DOCUMENT SEGMENT

*** Begin section ***

Extended data figures and tables

Extended Data Figure 1 Map and schematic section at LOM3.

a, Map showing xy coordinates of artefacts and fossils recovered in situ and from the surface at the site in 2011 and 2012. b, Schematic section showing vertical distribution of in situ artefacts and those located in the slope deposit at the excavation. Key is the same for both figures.

Extended Data Figure 2 Geology of the LOM3 site.

a, Stratigraphic sections around LOM3 (locations in b), showing relationship of site to marker tuffs and lithofacies. Sections aligned relative to top of flat-pebble conglomerate unit. b, GPS coordinates of stratigraphic sections (WGS84 datum).

Extended Data Figure 3 Paleomagnetic data.

a, Representative vector end-point plots of natural remanent magnetism thermal demagnetization data from specimen Toroto Tuff, tt2, wt59, wt50, wt45, wt36. Open and closed symbols represent the vertical and horizontal projections, respectively, in bedding coordinates. TD treatment steps: NRM, 100°, 150°, 200°, 250°, 300°, 350°, 400°, 450°, 475°, 500°, 525°, 550°, 575°, 600°, 625°, 650°, 660°, 670°, 675°, 680°, 690°, and 700°. V/M = 10 denotes a 10 cc cubic specimen. b, Equal-area projections for Section 1 (left) and Section 2 (right) of the lower Lomekwi Member (see Fig. 3a). Open and closed symbols are projected onto the upper and lower hemisphere, respectively, in bedding coordinates. Plotted are ChRM sample-mean directions for accepted samples only (that is, those with MAD values <15°). Overall mean directions were calculated after inverting the northerly (normal) directions to common southerly (reverse) polarity.

*** End section ***

RECORDED INFORMATION
*** Begin section ***

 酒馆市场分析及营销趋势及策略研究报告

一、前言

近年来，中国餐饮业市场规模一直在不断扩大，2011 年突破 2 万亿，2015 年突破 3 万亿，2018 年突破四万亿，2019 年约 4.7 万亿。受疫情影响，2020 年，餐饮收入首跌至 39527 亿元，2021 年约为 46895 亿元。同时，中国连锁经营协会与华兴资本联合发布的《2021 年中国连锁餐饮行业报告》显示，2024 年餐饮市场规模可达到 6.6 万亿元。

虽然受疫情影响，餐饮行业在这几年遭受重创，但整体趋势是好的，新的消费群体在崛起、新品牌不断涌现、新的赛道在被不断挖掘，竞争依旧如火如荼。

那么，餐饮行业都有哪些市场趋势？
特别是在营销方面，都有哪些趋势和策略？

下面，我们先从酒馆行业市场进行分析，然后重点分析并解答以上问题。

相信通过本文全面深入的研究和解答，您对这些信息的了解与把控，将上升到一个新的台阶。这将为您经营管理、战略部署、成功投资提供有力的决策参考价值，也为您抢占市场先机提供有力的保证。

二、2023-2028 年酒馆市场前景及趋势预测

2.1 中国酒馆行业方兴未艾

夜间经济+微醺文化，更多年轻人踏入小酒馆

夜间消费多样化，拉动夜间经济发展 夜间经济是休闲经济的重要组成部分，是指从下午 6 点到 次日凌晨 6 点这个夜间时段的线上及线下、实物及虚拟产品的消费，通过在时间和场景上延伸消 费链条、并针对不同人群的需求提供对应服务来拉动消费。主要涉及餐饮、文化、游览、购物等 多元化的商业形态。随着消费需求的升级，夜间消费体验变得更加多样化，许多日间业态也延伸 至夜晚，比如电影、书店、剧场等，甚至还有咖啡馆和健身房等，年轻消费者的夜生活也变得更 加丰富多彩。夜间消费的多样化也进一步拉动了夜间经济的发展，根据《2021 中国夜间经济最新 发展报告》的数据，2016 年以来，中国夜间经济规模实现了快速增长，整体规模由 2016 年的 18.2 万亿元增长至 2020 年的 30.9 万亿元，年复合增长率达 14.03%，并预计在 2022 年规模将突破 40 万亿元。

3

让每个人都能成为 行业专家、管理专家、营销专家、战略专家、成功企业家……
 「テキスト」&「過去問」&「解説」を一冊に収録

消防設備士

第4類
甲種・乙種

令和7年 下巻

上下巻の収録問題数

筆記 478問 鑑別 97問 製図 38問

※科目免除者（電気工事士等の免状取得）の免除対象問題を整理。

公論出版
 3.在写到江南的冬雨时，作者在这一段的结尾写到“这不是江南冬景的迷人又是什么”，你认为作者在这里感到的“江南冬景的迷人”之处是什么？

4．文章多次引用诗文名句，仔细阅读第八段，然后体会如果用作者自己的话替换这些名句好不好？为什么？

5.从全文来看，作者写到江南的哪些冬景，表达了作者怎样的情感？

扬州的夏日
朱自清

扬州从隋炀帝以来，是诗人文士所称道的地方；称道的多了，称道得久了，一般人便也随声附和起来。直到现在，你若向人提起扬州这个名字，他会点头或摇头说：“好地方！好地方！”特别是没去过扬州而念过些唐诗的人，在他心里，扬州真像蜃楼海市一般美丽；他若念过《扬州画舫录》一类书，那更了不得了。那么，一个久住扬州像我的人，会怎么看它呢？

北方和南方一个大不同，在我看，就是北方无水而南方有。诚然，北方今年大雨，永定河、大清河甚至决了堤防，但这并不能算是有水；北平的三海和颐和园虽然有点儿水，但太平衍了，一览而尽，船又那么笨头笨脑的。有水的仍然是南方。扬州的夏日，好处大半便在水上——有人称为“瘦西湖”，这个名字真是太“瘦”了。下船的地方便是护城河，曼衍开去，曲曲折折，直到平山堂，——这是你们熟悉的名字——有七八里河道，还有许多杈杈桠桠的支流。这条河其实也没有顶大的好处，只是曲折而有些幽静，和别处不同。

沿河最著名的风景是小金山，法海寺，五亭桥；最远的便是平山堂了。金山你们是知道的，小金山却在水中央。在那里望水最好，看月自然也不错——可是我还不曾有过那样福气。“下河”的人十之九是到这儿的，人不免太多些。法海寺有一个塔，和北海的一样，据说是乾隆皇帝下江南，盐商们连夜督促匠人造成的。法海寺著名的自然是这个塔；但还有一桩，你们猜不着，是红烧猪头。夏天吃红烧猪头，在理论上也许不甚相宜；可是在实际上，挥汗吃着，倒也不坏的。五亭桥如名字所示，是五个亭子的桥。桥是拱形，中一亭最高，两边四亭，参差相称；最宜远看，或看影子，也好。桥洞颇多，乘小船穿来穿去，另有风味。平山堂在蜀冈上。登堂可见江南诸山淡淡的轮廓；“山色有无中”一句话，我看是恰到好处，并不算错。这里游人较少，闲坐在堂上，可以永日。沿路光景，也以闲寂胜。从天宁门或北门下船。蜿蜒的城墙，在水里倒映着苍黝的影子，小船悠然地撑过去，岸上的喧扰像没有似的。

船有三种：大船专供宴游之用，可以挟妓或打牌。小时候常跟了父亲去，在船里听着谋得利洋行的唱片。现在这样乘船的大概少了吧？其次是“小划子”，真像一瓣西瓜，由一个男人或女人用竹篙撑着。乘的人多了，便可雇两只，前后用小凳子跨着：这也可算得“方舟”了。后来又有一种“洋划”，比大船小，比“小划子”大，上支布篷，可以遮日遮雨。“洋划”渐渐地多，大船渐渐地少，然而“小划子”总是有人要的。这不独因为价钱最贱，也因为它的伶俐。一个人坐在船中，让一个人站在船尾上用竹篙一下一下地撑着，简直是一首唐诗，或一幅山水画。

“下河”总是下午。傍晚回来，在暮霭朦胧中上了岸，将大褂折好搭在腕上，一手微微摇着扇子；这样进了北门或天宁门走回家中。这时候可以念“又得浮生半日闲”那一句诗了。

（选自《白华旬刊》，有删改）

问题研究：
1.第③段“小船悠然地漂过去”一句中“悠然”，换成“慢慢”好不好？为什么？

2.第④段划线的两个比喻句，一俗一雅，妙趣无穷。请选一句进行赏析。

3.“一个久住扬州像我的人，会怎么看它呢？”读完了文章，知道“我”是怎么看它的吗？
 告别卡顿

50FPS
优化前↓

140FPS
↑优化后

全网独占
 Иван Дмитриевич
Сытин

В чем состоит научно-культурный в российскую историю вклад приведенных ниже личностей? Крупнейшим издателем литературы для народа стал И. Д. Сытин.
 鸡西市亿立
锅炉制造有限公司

*** End section ***

TASKS
[1] In the figure captions, which datum are the GPS coordinates of the stratigraphic sections given in?
[2] Reproduce the figure captions word for word from "Extended Data Figure 1" up to and including "the LOM3 site.".
Rely only on the figure captions, not on the items.

SOLVED TASKS
[1] The WGS84 datum.

[2]
Extended Data Figure 1 Map and schematic section at LOM3.

a, Map showing xy coordinates of artefacts and fossils recovered in situ and from the surface at the site in 2011 and 2012. b, Schematic section showing vertical distribution of in situ artefacts and those located in the slope deposit at the excavation. Key is the same for both figures.

Extended Data Figure 2 Geology of the LOM3 site.